▶ _What you need to do_
Copy out the rows unchanged, beginning with the line that contains "At what distance from where" and ending after the line that contains "3. the wheel rim at pixel 362 222".
***
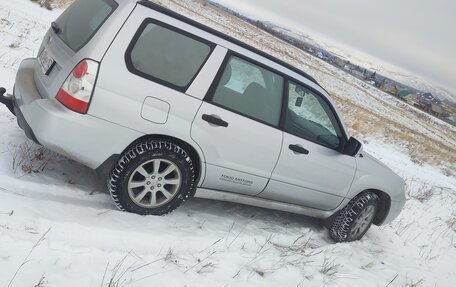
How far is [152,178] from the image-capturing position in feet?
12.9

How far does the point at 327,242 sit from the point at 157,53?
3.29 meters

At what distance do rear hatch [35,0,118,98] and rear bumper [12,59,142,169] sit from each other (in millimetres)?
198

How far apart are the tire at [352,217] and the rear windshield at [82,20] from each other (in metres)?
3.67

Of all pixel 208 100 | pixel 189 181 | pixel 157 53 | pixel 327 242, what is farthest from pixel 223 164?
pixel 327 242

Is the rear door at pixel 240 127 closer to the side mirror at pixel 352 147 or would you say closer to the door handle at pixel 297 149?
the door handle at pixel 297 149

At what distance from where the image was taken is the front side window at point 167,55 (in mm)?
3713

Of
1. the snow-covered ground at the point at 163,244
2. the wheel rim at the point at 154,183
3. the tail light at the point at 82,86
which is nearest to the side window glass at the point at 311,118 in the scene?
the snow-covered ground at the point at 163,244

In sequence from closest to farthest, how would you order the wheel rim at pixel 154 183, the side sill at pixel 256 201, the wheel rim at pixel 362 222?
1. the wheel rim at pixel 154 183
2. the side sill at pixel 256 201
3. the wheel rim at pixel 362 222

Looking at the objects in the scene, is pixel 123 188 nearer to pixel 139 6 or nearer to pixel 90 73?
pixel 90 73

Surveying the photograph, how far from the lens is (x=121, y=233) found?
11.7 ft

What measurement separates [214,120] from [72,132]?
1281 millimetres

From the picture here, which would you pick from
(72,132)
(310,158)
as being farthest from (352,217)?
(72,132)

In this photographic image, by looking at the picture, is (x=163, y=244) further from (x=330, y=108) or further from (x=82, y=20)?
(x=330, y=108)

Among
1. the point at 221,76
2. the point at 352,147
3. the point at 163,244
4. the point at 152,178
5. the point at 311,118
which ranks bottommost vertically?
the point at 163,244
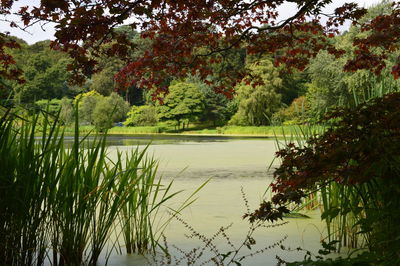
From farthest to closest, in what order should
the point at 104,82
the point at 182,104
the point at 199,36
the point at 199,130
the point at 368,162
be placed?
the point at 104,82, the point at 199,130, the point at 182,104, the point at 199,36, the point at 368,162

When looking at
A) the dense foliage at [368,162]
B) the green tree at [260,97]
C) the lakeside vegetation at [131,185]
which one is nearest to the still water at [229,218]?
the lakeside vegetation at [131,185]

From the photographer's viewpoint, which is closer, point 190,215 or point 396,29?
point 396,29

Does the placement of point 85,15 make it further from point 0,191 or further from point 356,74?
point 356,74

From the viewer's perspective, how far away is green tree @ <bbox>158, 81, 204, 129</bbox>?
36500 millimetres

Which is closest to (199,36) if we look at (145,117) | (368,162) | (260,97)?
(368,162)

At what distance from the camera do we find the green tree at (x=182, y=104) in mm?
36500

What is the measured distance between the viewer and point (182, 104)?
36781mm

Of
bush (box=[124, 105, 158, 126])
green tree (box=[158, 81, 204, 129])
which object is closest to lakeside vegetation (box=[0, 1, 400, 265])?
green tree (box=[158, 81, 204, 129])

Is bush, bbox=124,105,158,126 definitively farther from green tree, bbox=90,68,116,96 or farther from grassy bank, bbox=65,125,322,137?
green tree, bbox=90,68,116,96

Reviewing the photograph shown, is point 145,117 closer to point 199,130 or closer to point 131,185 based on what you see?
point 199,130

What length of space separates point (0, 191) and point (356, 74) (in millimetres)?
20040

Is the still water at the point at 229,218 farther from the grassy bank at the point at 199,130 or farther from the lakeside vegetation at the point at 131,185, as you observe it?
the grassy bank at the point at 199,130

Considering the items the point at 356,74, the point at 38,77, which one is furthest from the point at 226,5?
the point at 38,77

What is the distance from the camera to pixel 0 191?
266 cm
***
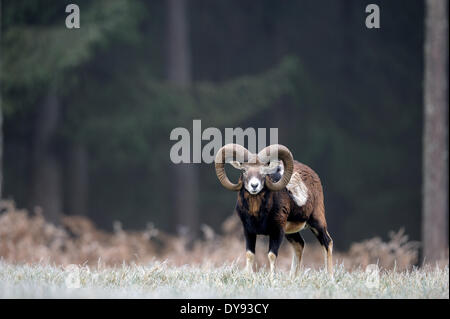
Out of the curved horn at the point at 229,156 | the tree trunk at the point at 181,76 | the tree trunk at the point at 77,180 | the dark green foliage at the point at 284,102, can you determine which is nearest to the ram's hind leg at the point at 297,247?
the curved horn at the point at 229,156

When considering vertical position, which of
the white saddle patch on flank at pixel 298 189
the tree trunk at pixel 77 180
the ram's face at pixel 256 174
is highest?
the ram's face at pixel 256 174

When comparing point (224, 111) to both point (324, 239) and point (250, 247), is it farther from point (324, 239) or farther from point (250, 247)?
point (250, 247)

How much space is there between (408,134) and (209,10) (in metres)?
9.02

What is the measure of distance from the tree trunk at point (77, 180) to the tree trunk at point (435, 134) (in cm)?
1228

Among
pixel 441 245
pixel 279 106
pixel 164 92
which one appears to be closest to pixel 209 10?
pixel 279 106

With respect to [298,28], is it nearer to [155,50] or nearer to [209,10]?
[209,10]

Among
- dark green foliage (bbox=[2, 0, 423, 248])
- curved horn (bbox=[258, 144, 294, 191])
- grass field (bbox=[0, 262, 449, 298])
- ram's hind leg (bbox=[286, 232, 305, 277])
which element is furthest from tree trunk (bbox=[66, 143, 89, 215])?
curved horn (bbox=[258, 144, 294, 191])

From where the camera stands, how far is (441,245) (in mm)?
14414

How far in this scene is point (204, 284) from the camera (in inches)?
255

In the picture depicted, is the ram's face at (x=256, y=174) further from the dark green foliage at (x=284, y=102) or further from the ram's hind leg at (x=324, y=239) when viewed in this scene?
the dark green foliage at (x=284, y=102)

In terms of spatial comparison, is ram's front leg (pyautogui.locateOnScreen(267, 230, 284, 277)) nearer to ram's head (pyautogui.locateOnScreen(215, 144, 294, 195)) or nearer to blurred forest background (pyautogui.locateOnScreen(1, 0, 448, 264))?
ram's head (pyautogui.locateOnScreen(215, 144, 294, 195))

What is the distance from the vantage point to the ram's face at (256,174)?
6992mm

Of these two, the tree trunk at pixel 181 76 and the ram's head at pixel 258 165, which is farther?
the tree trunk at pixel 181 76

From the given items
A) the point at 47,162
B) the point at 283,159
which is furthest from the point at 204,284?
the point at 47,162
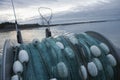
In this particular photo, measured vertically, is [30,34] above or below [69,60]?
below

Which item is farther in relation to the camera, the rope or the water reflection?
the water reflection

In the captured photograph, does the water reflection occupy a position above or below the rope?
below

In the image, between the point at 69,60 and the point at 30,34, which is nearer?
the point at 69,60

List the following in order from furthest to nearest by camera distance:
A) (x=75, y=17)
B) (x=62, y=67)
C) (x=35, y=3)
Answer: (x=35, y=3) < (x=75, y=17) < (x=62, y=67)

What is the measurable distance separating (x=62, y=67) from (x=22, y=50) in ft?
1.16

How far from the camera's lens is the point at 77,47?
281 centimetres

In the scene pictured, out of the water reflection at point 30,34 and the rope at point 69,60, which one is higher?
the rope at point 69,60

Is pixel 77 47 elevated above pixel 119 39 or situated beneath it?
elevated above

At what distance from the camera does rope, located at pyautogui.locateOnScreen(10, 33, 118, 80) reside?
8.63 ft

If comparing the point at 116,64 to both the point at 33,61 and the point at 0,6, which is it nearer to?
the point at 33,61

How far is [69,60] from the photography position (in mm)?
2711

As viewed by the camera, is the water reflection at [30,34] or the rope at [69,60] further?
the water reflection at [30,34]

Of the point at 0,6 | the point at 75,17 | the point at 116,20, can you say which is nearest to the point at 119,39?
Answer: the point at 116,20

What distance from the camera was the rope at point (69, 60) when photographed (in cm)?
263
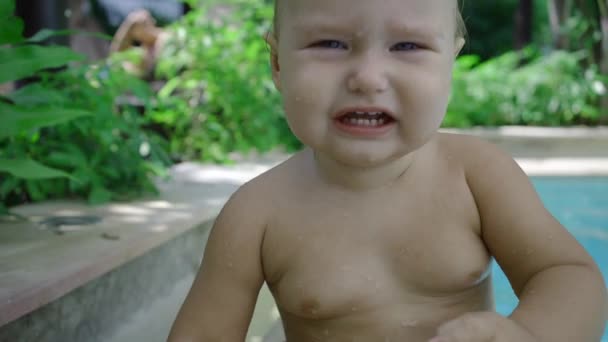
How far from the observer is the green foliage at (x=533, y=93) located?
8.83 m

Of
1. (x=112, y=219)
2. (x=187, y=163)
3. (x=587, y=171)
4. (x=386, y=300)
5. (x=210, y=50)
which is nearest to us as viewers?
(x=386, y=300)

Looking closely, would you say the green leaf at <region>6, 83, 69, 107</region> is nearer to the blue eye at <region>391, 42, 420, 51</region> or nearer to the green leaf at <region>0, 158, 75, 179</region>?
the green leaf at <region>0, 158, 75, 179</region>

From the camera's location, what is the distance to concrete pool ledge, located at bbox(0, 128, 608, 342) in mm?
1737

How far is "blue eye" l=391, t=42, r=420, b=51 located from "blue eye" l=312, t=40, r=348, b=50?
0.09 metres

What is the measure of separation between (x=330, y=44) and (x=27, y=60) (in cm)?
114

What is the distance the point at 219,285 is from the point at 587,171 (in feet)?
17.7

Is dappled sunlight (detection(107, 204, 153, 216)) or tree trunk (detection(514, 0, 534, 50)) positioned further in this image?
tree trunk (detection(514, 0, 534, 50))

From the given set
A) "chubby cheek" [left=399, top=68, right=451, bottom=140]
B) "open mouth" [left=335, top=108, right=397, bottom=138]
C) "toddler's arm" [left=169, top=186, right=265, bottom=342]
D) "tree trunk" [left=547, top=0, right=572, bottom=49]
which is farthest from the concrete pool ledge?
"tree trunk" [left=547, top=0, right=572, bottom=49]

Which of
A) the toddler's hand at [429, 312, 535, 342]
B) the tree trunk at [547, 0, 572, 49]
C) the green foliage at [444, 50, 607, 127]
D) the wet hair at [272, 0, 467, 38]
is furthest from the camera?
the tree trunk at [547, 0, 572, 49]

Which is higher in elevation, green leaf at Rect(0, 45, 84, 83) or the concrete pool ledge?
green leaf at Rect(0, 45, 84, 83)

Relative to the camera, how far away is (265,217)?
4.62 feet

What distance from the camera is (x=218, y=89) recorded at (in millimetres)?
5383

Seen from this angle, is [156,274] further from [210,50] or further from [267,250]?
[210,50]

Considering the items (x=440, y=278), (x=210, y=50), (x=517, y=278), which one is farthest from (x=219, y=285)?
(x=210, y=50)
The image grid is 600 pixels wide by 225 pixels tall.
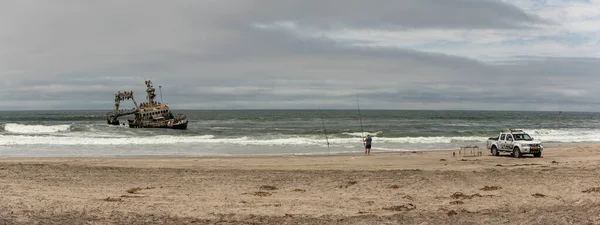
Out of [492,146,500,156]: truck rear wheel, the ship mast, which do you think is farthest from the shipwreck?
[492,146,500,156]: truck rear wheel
***
▶ _Task solution_
At what distance from where the image was taken is the front side window at point 167,55 (in mm)?
3713

Of
1. the snow-covered ground at the point at 163,244
2. the wheel rim at the point at 154,183
3. the tail light at the point at 82,86
which is nearest to the side window glass at the point at 311,118 in the scene?
the snow-covered ground at the point at 163,244

In sequence from closest to farthest, how would you order the wheel rim at pixel 154 183, the side sill at pixel 256 201, the wheel rim at pixel 362 222?
1. the wheel rim at pixel 154 183
2. the side sill at pixel 256 201
3. the wheel rim at pixel 362 222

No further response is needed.